Dans la journée, on procède à des essais de grenades. Hier soir, une explosion a retentit du côté de Houthem, suscitant une vive inquiétude parmi la population.

De nouvelles restrictions apparaissent. Les bouchers ne sont plus autorisés à abattre les bêtes. Les fermiers, quant à eux, sont avertis que toute vache ne produisant plus de lait sera échangée par les autorités allemandes contre une autre encore productive, signe d’un contrôle toujours plus étroit des ressources.

Dans les villes de Lille, Roubaix et Tourcoing, de nombreux hommes et femmes âgés de 17 à 35 ans sont arrêtés et envoyés vers Valenciennes et au-delà, pour être employés au travail forcé.

À Comines France, on apprend que la cheminée de la sucrerie du Pont Rouge a été détruite par un obus anglais. Elle servait en effet de poste d’observation aux Allemands, offrant une vue dominante sur toute la ligne aux environs de Frelinghien.

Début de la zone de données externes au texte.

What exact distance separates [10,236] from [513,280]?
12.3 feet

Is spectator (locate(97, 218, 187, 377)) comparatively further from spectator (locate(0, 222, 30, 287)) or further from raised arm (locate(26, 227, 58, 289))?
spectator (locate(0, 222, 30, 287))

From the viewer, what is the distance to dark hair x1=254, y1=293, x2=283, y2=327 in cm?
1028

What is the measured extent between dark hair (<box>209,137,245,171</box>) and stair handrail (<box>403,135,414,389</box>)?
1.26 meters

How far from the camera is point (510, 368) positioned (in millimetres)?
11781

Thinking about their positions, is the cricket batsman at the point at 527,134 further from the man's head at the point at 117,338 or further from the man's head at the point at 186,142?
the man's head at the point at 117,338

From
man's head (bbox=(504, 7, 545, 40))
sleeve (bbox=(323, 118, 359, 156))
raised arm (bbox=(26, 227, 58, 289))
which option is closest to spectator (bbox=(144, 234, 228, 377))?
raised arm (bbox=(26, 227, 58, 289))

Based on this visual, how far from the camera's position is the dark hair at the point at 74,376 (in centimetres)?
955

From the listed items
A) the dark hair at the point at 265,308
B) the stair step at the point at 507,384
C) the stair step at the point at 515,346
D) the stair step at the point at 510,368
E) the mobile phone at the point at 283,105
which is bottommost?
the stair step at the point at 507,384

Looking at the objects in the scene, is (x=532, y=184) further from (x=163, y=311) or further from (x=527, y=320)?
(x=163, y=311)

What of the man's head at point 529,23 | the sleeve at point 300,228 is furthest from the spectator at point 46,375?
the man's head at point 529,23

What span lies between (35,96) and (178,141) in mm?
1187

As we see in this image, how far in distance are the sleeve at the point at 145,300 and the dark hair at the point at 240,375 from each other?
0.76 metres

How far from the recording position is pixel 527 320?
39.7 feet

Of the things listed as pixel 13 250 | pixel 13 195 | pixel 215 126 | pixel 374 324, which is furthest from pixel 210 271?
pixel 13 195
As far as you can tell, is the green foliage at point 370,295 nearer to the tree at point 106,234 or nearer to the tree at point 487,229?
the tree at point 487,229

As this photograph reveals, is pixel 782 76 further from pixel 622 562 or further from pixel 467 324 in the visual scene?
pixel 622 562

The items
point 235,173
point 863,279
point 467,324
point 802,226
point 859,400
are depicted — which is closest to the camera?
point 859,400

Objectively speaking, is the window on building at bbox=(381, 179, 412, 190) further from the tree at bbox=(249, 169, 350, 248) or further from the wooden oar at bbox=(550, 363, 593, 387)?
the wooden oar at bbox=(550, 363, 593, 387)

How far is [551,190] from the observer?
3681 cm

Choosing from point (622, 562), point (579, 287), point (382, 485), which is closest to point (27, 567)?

Soldats allemands devant la sucrerie – Fonds SHCWR

Dans l’après-midi, a lieu la distribution d’objets par le comité hispano-américain, apportant un soutien matériel bienvenu.

Enfin, du côté français, on note la création du journal des tranchées L’Ancre rouge, témoignage de la vie et de l’esprit des soldats au cœur du conflit.